Da waren kei­ne bestür­zen­den Sün­den, kei­ne gefähr­li­chen Geheim­nis­se, die du vor mir ver­bargst, die du aus Scham hin­ter einer Nebel­wand hät­test ver­ste­cken müs­sen, son­dern nur die­ses eine: Dei­ne tief ver­wur­zel­te Angst, ohne streng gehü­te­te Geheim­nis­se, ohne den Schlei­er des Mys­te­riö­sen für einen ande­ren, für mich, auf ein­mal völ­lig unin­ter­es­sant zu erschei­nen. Du hat­test Angst, du wür­dest dann bere­chen­bar, du hat­test Angst, du wärst durch­schaut, wärst für mich fer­tig, ich wür­de dann an dir nichts mehr ent­de­cken wol­len und auch gar nichts mehr ent­de­cken können.
Bei jeder Gele­gen­heit, bei jeder noch so bana­len Mei­nungs­ver­schie­den­heit hast du mich immer wie­der dar­auf hin­ge­wie­sen, wie wich­tig dir dei­ne ver­bor­ge­nen Geheim­nis­se sind, und du mach­test mir wil­des­te Sze­nen, wenn ich es jemals wag­te, eine dei­ner Hand­lun­gen auch nur im Ansatz zu hin­ter­fra­gen. Es war für dich bequem. Du führ­test dich auf wie eine Regie­rung unter Para­noia, die jede Anfra­ge mit einem schnip­pi­schen Ver­weis auf natio­na­le Sicher­heit ver­wehrt, weil ihre läs­ti­ge Bevöl­ke­rung das alles gar nicht wis­sen muss. Woll­test du etwas nicht erklä­ren – viel­leicht konn­test du es dir selbst gar nicht erklä­ren -, dann dekla­rier­test du es als Geheim­nis, dein Geheim­nis, und ich durf­te es nicht hin­ter­fra­gen, weil das in dei­ner Logik doch bedeu­tet hät­te, ich wür­de dich nicht lie­ben. Das war dein Vor­wurf, noch jedes Mal, wenn du dei­ne Geheim­nis­se in Gefahr gera­ten sahst. „Du musst das nicht ver­ste­hen“, sag­test du anläss­lich jeder Irri­ta­ti­on, wenn mir dei­ne Hand­lun­gen ein Rät­sel auf­ga­ben, und genau das freu­te dich dar­an, denn es war ein wei­te­res Geheim­nis, das ich nicht ergrün­den konn­te, das ich nicht ergrün­den durfte.
Du öff­ne­test dich nur in klei­nen, peni­bel abge­grenz­ten Stü­cken, du teil­test mir nur mit, was du mir mit­tei­len woll­test, all die guten Din­ge, die schö­nen Sei­ten, all das, von dem du dach­test, es wür­de dich am bes­ten prä­sen­tie­ren. Das war dei­ne Vor­stel­lung von Kom­mu­ni­ka­ti­on. Stets hieltst du etwas vor mir zurück, umgingst die offe­ne Dis­kus­si­on, ja jede Kon­fron­ta­ti­on, weil dies für dich zugleich bedeu­te­te, sich einer mög­li­chen Ver­let­zung zu offen­ba­ren, die dir so unver­meid­lich schien, wenn du aus dei­nem Geheim­nis­bun­ker gekro­chen wärst. Du hat­test so viel Angst vor die­sen Chi­mä­ren, so viel Furcht vor Frak­tur, dass du die wirk­li­chen Ver­let­zun­gen gar nicht wahr­ge­nom­men hast, die dei­ne Geheim­nis­krä­me­rei uns mehr und mehr zuge­fügt hat.
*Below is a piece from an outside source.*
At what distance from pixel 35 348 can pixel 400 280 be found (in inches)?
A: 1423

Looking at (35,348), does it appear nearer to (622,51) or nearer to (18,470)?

Aber wer von uns war es nun, der nicht lieb­te? Im Krieg und in der Lie­be ist alles erlaubt, so sagt man, und was du für dich aus die­sem Sprich­wort mit­nahmst, das war die Vor­stel­lung, bei Lie­be han­de­le es sich um eine Art von Krieg. Jedes Geheim­nis, das du mir offen­bar­test, stell­te für dich ein kapi­tu­lie­ren­des Ein­ge­ständ­nis dar, eine ver­lo­re­ne Schlacht, eine schlei­chen­de Ver­schie­bung der Front hin zu dir, was am Ende zu dei­ner Nie­der­la­ge in die­sem Krieg füh­ren wür­de und füh­ren müss­te, denn es war ja Lie­be, und Lie­be war Krieg, und Krieg bedeu­te­te, dass einer am Ende der Ver­lie­rer sein muss. Du warst nicht gewillt, dich wirk­lich auf einen ande­ren Men­schen ein­zu­las­sen, sonst hät­test du gewusst, dass du dein Spiel mit den Geheim­nis­sen gar nicht brauchst; du mach­test dich durch sie bloß künst­lich inter­es­sant. Alles an dir ver­steck­test du in einem Pan­zer­schrank, den du mit Ker­be­ros‘ Ver­bis­sen­heit bewach­test, weil in dir die Befürch­tung wuchs, ich wür­de dich ganz unbarm­her­zig aus­plün­dern und zurück­las­sen, wenn ich denn erst den Code zu dei­nem Leben wüss­te, wenn ich Zugang zu dei­nem Inne­ren bekäme.
Du heg­test nie den Wunsch, von mir ver­stan­den zu wer­den, du woll­test dich nie öff­nen, nie unse­re Wel­ten mit­ein­an­der tei­len. Immer hat­test du die Furcht, ich wür­de dich ver­las­sen, wären da nicht die Geheim­nis­se an dir, die mich für alle Ewig­keit wie einen Schatz­su­cher an dich bin­den soll­ten. Hät­test du dich wirk­lich auf mich ein­ge­las­sen, dann hät­test du den Köder nicht gebraucht. Lie­be bedarf kei­ner Geheim­nis­se. Lie­be akzep­tiert Geheim­nis­se, aber sie hat sie nicht nötig, weil es für Lie­ben­de ohne­hin auf ewig Neu­es zu ent­de­cken gibt. Lie­be sucht, ent­deckt, erforscht, ohne dass du etwas weg­schlie­ßen musst, weil der gelieb­te Mensch an sich doch das Geheim­nis ist, das Lie­ben­de so gern ergrün­den, solan­ge ihre Lie­be währt. Noch heu­te hof­fe ich für dich, du wirst das irgend­wann verstehen.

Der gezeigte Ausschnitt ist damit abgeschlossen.